Re: Understanding WMI coding



Javan wrote:
Some short background. I took one semister of basic and C++ in school.
(classes taken in 94-95 just basic not VB and just C++ not Visual C++)
[...]
Set objShell = CreateObject("WScript.Shell")
variable=objShell.RegRead("registrykey")

Only having one semester of C++, they probably didn't cover any (or only
very few) object oriented techniques. (BTW, Visual C++ is just a
development environment, compiler, and debugger, not a different language)

If they covered structs in your C++ class but failed to mention classes
then take heart, a class (which you instantiate as an object) is nearly
the same except member vars can have multiple types and classes have
methods or member functions. There are scoping and typing differences
too, but we're already far enough off topic :)

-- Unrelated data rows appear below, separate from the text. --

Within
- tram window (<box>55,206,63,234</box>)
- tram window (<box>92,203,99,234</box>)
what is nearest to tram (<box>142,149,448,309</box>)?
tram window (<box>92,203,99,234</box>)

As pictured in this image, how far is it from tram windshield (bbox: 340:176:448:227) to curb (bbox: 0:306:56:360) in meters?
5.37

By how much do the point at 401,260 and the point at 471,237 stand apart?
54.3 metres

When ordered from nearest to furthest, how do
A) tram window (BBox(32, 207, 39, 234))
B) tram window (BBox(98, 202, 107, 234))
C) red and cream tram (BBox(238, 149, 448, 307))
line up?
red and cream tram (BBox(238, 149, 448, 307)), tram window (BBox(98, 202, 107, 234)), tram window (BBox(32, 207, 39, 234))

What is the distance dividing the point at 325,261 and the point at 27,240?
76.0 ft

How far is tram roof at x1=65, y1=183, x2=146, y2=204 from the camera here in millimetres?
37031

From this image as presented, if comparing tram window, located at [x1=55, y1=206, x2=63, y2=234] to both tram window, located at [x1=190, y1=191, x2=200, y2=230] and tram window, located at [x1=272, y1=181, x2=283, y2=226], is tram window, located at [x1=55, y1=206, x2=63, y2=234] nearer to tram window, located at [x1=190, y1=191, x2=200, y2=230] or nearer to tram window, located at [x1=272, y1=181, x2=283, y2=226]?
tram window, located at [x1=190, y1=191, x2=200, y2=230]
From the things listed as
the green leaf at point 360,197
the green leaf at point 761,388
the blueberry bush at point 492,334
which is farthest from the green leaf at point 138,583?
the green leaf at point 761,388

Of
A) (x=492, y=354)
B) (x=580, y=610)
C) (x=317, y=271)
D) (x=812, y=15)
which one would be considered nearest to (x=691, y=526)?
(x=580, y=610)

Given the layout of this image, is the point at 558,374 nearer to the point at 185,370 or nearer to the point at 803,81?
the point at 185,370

So, in the above two lines of code, "objShell" is NOT a variable. It is
an object or instance of the Shell class. "RegRead" just happens to be
one method (out of many) in the "Shell" class; you can think of it as a
function if you wish but ppl will wonder ;) You can think of each
instance of an object as it's own namespace. Consider that
objShell.RegRead() is just a function with a String type argument that
returns a String (but you must use RegRead because the "variable" that
it reads inside objShell is private and you can't read it directly)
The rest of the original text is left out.